Probably many of my readers recall picking milkweed as children–such an unique plant.
Yesterday my twelve-year-old granddaughter and I reveled in the superb softness of milkweed down. She sent it flying far and near, and piped, “Grandma, it’s softer than my special silky blanket!”
For the sake of the Monarch butterfly, people have started re-growing this “weed” that used to flourish in Iowa’s ditches. Back in the forties and fifties, milkweed fluff was everywhere.
Many of us ran our fingers over the satiny floss that floated like dandelion fluff on sunny fall days. But few realized how vital this wispy white stuff had been in the World War II effort to save sailors’ lives. The Japanese controlled kapok, the normal life vest filler, so milkweed floss became a workable substitute.

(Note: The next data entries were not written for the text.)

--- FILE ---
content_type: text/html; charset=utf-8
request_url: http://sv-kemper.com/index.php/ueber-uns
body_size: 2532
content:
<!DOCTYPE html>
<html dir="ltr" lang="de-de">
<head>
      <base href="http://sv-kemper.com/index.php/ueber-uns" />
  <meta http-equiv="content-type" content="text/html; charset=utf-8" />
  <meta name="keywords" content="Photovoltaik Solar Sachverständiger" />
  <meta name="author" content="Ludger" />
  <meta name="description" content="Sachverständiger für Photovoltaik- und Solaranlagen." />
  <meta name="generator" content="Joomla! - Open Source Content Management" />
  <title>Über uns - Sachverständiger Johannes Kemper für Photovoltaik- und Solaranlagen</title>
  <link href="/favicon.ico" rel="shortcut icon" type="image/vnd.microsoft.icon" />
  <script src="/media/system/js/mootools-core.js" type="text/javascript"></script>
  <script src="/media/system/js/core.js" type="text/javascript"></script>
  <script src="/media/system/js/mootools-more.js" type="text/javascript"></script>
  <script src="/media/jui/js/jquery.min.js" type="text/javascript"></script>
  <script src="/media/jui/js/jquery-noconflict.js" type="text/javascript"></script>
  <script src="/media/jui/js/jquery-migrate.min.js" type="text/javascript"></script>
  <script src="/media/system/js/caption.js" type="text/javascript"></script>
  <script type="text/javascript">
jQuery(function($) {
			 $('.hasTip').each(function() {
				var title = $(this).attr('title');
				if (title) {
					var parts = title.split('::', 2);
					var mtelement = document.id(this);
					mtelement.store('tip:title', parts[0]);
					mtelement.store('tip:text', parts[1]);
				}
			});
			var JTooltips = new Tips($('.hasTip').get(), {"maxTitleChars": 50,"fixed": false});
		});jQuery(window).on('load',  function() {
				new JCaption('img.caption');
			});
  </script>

I’ve been reading an incredible book called And If I Perish, about nurses and doctors who risked–and often gave–their lives to help wounded soldiers. My research also gave me the story of an Indiana sailor who suffered in the waters of the Pacific and would have died without his life belt. He brought it home as a keepsake, and when his mother looked it over, she realized the inspection number on the belt belonged to her.
Yes, she worked in a factory that produced life belts and vests. Such an ironic twist to this sailor’s story of deliverance. The war era is full of these stories–I can’t get enough of them.
One thing is certain, I’ll never look at milkweed quite the same way again.